Le dispositif prévoit que, lors de la validation du permis de chasser, chaque chasseur contribue à hauteur de 5 € avec un complément de l’État de 10 € afin de financer des actions concrètes. C’est près de 15 millions d’euros par an qui pourront ainsi être consacrés à la biodiversité par l’intermédiaire de projets déposés par les fédérations auprès de l’OFB.
Tout est transparent et vous pouvez suivre, par exemple sur le site de la FNC, tous les projets en cours, sur quel territoire, avec quel objectif visé. À ce jour, 40 % des projets concernent la préservation des habitats et 31 % des fonds sont consacrés à la connaissance des populations et des espèces.

Dans les Pyrénées-Orientales, sur quels projets les chasseurs s’investissent-ils ?
Tout ce qui recouvre donc la biodiversité : la réhabilitation et l’entretien des milieux naturels, le suivi, la connaissance et la préservation des espèces, l’éducation à l’environnement.
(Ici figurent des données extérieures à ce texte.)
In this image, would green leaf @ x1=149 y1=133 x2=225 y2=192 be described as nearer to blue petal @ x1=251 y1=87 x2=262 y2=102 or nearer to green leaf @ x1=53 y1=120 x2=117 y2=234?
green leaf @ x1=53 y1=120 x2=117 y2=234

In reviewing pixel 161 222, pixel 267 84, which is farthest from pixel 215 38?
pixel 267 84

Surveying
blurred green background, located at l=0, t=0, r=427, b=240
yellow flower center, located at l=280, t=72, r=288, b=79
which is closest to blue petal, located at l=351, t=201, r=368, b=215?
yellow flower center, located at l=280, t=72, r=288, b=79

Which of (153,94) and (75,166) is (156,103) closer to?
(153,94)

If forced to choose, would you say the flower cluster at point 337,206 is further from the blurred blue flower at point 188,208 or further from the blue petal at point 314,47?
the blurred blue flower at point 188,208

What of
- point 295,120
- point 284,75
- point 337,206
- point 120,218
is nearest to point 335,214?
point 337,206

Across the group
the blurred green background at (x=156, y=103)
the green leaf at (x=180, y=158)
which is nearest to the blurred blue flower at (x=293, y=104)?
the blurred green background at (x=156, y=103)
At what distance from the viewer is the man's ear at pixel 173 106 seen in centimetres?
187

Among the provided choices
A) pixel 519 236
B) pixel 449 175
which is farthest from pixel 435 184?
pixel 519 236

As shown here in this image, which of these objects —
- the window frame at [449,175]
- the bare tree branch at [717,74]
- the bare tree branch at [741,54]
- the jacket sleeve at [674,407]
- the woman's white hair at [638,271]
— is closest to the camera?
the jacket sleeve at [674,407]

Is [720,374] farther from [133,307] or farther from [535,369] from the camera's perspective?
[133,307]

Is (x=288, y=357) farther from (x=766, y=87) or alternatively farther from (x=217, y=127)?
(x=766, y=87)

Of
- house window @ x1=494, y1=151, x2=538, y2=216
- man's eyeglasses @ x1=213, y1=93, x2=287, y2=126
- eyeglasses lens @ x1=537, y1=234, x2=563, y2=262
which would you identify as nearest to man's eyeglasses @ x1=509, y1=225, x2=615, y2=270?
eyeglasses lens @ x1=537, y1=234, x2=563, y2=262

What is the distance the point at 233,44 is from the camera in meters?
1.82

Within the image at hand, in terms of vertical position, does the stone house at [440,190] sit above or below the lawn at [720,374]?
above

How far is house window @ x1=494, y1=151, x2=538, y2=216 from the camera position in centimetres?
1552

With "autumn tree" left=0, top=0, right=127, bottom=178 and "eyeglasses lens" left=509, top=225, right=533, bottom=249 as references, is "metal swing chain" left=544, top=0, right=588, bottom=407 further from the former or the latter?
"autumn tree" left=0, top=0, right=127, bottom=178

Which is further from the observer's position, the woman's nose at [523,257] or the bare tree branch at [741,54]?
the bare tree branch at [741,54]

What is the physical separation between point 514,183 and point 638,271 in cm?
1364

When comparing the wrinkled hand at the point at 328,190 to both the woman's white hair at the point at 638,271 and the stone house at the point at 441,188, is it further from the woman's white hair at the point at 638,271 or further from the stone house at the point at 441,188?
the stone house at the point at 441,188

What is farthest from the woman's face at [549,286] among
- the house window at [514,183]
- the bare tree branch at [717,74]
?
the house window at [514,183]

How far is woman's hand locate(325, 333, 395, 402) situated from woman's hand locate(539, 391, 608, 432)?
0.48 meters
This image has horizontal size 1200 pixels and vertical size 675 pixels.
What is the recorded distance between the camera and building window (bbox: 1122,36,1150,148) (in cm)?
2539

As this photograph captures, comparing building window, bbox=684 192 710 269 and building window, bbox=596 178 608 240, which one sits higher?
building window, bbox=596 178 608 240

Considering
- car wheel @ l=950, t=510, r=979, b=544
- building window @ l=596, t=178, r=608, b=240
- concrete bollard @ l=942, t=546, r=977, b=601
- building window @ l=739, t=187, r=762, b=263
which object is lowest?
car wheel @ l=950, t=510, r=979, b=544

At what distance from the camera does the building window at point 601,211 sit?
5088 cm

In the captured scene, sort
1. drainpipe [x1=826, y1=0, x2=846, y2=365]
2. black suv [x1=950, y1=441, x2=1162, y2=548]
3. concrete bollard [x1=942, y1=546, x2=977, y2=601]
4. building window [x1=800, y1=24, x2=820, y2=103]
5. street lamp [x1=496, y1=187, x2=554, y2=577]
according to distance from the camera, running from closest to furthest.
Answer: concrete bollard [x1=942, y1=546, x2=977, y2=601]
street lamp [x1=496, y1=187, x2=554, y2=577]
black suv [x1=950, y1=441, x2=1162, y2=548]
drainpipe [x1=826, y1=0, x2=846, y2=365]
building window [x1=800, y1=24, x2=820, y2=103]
Mais aussi la sécurisation de la circulation routière avec des dispositifs anti-collision avec la faune sauvage ou encore le développement de la filière venaison qui a un intérêt économique général (nous allons d’ailleurs développer encore notre partenariat avec les Ets Guasch pour rechercher de nouveaux débouchés). Ces projets ne relèvent pas de l’action de chasse elle-même et sont pour l’essentiel d’intérêt public. On est bien loin de ces misérables polémiques sur ces pseudos cadeaux ! Au niveau de notre département, l’argent public que nous percevons provient notamment de l’OFB, l’Agence de l’eau, le Conseil départemental 66, le Conseil régional Occitanie, PMM…
La chasse a un impact économique et social capital au niveau national, régional et départemental. Nous apportons bien plus à la collectivité que ce que l’on veut faire croire aux Français !

C’est donc une rentrée particulièrement riche qui vous attend ?
Et je n’ai pas parlé de notre action continue et renouvelée pour la maîtrise des dégâts. Là encore, je souligne l’exceptionnel engagement de nos chasseurs avec l’aide précieuse des louvetiers. Un dossier sur lequel nous obtenons des résultats grâce aussi et surtout au relationnel privilégié avec les instances agricoles et tout particulièrement sa présidente, Fabienne Bonet.
Vous le voyez, le travail ne manque pas ! Nous travaillons à flux tendu et, ici encore, je veux rendre hommage à toutes les équipes de la FDC66, administratifs, techniciens et son directeur, pour l’abnégation et le professionnalisme avec lesquels ils sont en première ligne tous les jours. Par respect pour leur travail et pour l’impérieuse nécessité que nous avons de nous consacrer à tous ces sujets, j’en appelle à toute la famille des chasseurs catalans pour qu’elle reste soudée, unie et solidaire et évite ainsi de nous rajouter une charge de travail supplémentaire pour régler des bisbilles d’un autre temps.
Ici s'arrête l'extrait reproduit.